Chronic lymphocytic leukemia
Easing out chemo
The Chronic Lymphocytic Leukemia (CLL) Moon Shot is accelerating the transition from chemotherapy combinations for most patients to new targeted therapies and immunotherapy approaches.
MD Anderson CLL experts were instrumental in developing the targeted therapies ibrutinib and idelalisib, both approved in 2014 for CLL by the Food and Drug Administration (FDA). These and other drugs such as the antibody rituximab are inducing long-term responses in CLL patients with fewer and less harsh side effects than chemo.
Only 15% of new CLL patients at MD Anderson are treated with chemo, down from 48% two years ago. And that’s by design, says moon shot co-leader Michael Keating, M.D., professor in Leukemia. “We hope to double the cure rate to 70 percent of patients by using these new approaches,” Keating says.
While chemo combinations cure about 35% of patients, they also are unfit for elderly or frail patients, work poorly against CLL with specific mutations, cause development of additional cancers such as AML and MDS, and severely suppress the immune system.
Jan Burger, M.D., Ph.D., leads a 208-patient clinical trial of ibrutinib or ibrutinib plus rituximab. In it, each patient’s CLL is genomically analyzed before and after treatment, as well as after the disease becomes drug-resistant, should that occur. Such specific genomic information will help investigators understand how resistance develops and how to counter it.
The randomized trial opened in December of 2013 and has now enrolled more than 110 patients.

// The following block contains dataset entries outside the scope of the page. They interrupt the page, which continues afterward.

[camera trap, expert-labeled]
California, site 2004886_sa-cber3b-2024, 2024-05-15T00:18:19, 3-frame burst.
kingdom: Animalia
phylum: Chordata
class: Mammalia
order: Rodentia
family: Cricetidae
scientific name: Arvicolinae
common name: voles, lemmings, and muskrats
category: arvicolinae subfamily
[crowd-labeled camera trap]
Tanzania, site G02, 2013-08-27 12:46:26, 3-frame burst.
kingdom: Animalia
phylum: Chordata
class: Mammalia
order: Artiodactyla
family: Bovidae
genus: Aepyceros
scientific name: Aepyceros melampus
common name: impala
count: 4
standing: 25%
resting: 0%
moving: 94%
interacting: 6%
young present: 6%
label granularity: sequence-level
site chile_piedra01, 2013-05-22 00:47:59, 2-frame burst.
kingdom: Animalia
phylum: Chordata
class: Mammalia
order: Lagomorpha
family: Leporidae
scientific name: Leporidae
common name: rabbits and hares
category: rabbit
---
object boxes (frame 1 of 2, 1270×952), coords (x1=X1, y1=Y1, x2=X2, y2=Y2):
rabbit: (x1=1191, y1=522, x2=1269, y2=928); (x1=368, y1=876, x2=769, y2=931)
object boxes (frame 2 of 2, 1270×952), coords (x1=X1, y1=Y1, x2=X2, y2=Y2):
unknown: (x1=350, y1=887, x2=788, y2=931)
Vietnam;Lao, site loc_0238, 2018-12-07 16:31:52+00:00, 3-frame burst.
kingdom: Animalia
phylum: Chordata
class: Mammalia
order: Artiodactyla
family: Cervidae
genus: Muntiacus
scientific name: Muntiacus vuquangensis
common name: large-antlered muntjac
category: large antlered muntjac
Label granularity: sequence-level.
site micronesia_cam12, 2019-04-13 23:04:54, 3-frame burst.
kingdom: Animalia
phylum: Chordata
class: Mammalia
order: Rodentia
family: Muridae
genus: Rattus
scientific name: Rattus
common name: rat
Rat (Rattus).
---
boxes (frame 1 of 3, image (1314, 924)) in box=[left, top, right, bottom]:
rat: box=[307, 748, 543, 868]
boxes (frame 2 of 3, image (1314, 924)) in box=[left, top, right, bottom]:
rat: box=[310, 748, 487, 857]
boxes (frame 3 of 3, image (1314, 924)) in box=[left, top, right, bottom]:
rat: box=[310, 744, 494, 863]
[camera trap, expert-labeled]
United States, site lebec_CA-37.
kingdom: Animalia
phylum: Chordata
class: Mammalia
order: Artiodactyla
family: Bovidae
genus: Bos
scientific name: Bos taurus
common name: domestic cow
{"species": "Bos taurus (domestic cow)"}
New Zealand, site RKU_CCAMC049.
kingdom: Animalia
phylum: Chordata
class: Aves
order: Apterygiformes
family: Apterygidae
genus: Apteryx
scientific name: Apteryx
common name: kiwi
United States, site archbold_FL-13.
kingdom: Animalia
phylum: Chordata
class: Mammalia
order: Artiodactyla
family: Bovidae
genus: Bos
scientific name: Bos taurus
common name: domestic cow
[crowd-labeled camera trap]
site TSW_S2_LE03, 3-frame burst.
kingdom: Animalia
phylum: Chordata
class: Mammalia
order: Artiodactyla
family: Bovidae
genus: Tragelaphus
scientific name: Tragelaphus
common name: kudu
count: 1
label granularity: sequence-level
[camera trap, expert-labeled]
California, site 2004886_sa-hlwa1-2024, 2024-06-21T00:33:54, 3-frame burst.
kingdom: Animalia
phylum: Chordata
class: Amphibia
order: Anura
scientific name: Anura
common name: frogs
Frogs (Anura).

Burger says the hope is the trial will address a puzzle about ibrutinib resistance.
“Ibrutinib generally kills 90 to 95% of CLL cells, leaving detectable levels of the disease in the blood and bone marrow a year or more after treatment, yet the patients have no clinical problems,” he says. There’s a concern that the residual disease will seed a recurrence later.
Other patients respond well initially to ibrutinib and then become fully resistant. “We don’t know if the same mechanisms are involved in both cases,” Burger says.
Additional studies are underway to better illuminate how ibrutinib works and its relation to white blood cells called T cells, the attack dogs of the immune system.